O Sr. Marques de Carvalho: - V. Ex.ª dá-me licença? É ainda a propósito da «mais valia».
Suponha V. Ex.ª o caso dum prédio que, avaliado em 50 contos, passa a valer 80 contos: não há «maior valia»; há, sim, «mais valia».
O contrário estaria aritmèticamente errado.

O Orador: - Para mim, «maior valia» é tanto o valor mais alto como a diferença de valores.

O Sr. Marques de Carvalho: - Mas não é: V. Ex.ª chama «maior valia» ao diferencial dos dois valores, e nesses termos, como tal diferencial pode ser inferior ao valor «menor», verificar-se-á a tal anomalia aritmética. Defendo o purismo da linguagem, com a condição, porém, de se não sacrificar a justeza da ideia.

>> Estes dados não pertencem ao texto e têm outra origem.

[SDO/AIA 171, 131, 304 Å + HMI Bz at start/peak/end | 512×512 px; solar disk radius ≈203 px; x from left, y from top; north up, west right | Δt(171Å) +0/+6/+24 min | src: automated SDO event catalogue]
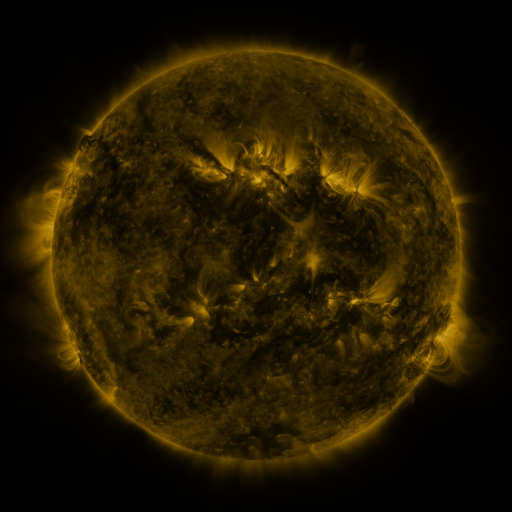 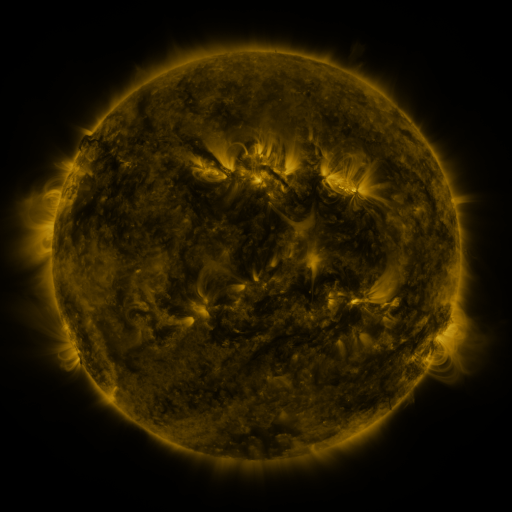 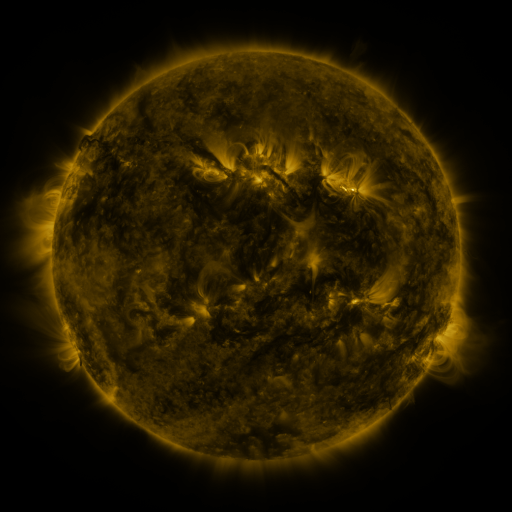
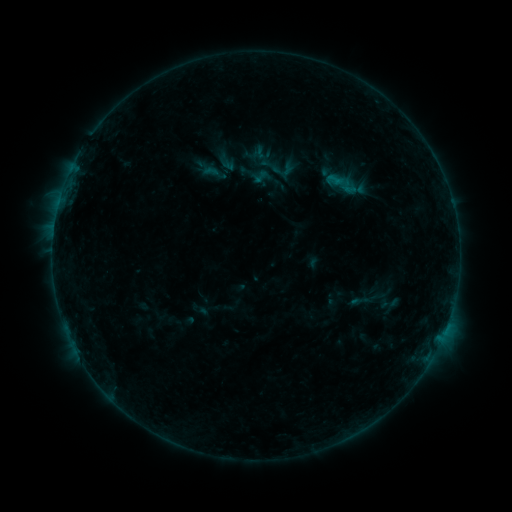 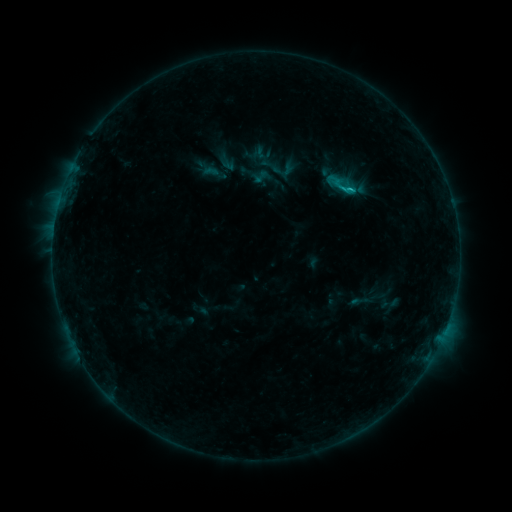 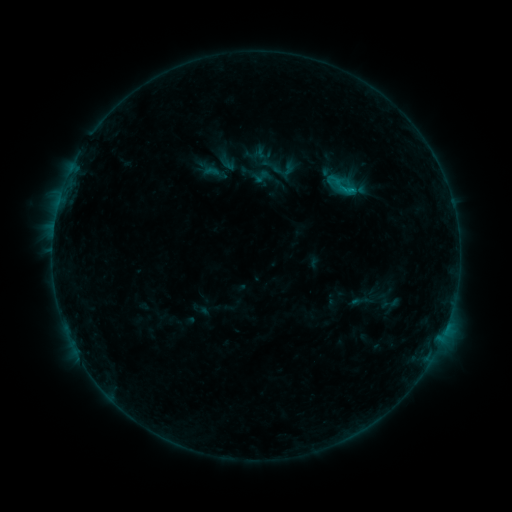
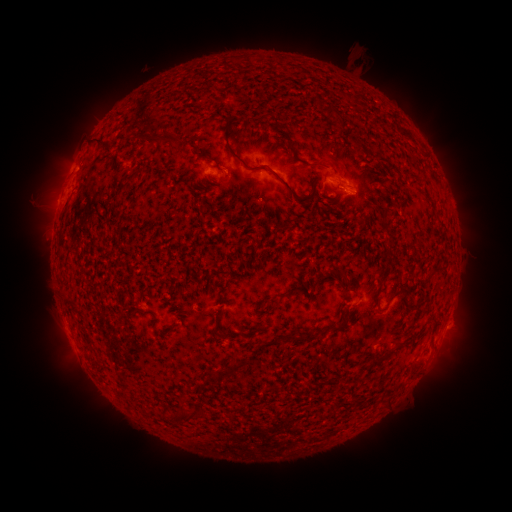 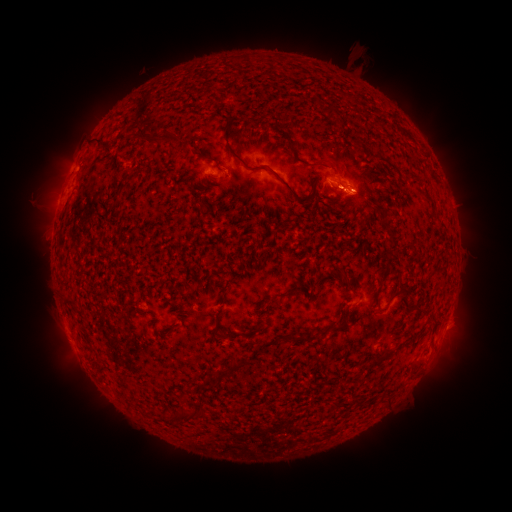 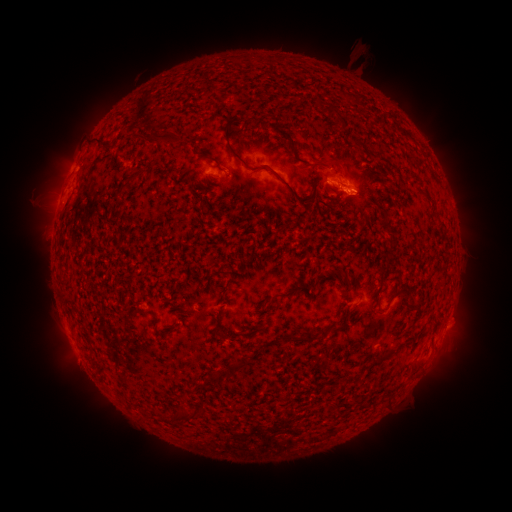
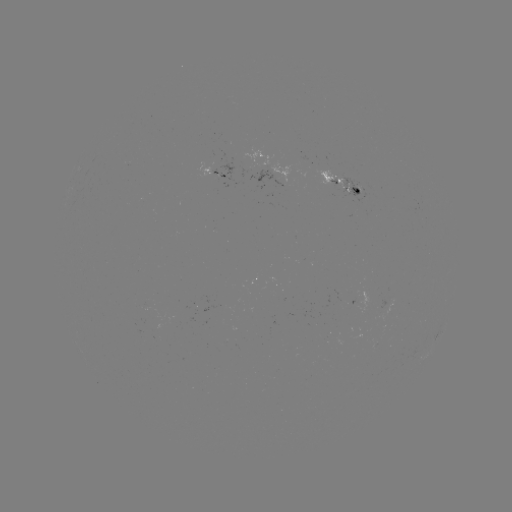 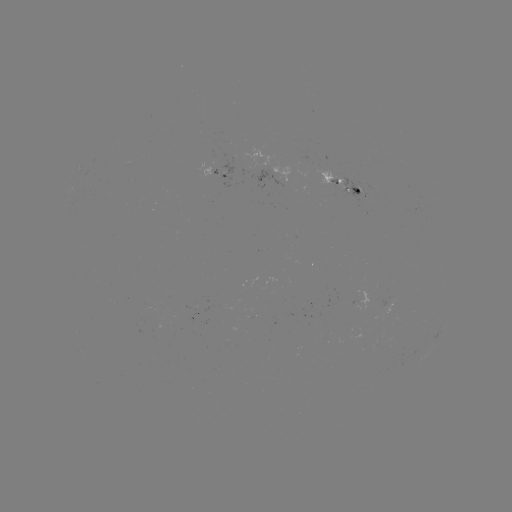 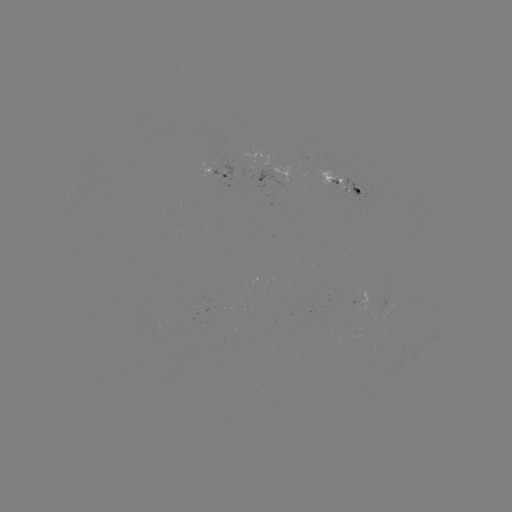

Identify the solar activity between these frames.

O Orador: - Estou a ver que, a propósito de mais ou maiores valias, estamos a fazer logomaquia. Não me bato por uma ou outra daquelas expressões. Simplesmente quis louvar a ideia de casticismo que inspirou a redacção do parecer.
Reatando o fio perdido: estou convencido de que a proposta do Governo de algum modo seguiu na orientação desta Assembleia, bem vincada na lei n.º 2:018, de 24 de Julho de 1946, que foi originada por um projecto do ilustre Deputado Dr. Bustorff da Silva.
Regulamentada pelo decreto n.º 35:831, de 27 de Agosto desse ano, essa lei deu os melhores resultados, embora isto pese a algumas câmaras municipais, que se viram forçadas a remunerar prédios pelo seu justo valor. Contra u aplicação desses diplomas e julgados dos tribunais proferidos de harmonia com os mesmos houve protestos das municipalidades interessadas, sem fundamento, a meu ver.
Se porventura o tribunal colectivo em algum caso fixou valor excedente ao indicado pelo perito do juiz, isso não pode merecer reparo, pois quem julga é o tribunal, e não o dito perito.
O legislador teve o cuidado de mandar escrever os depoimentos das testemunhas, que também constituem meio de prova, a atender pelo tribunal juntamente com as demais provas.
Os critérios de fixação do ressarcimento a conceder ao expropriado têm de ser equitativos, para que não volte a repetir-se o espectáculo pouco edificante de os tribunais, para não cometerem iniquidades, terem de violar a lei.
Refiro-me especialmente a certo assento do Supremo Tribunal de Justiça, que considera rendimento efectivo o que o senhorio cobraria se não existisse a lei do inquilinato.
Quanto ao direito de superfície - instituto até ao presente desconhecido na nossa legislação, mas que existe em direitos estrangeiros - também a admissão dele pode facilitar as construções.
Poderia tentar enquadrar-se o novo direito num dos contratos-tipo que o Código Civil regulamenta, mas a verdade é que isso não seria possível sem trair o objectivo visado com o direito de superfície.
A necessidade deste é tão real que desde há anos e sob a modalidade de arrendamento - no fundo uma simulação - se pratica no Norte do País coisa semelhante.
Nos arredores do Porto existem milhares de prédios construídos por pessoas que não dispunham de haveres bastantes para comprarem o terreno. E contrataram então como arrendatários, estabelecendo-se nos títulos o prazo de dezanove anos - e não superior por causa da sisa - e que, se o pretenso senhorio não fizesse a renovação, pagaria as benfeitorias no dobro, triplo, quádruplo ou até mais.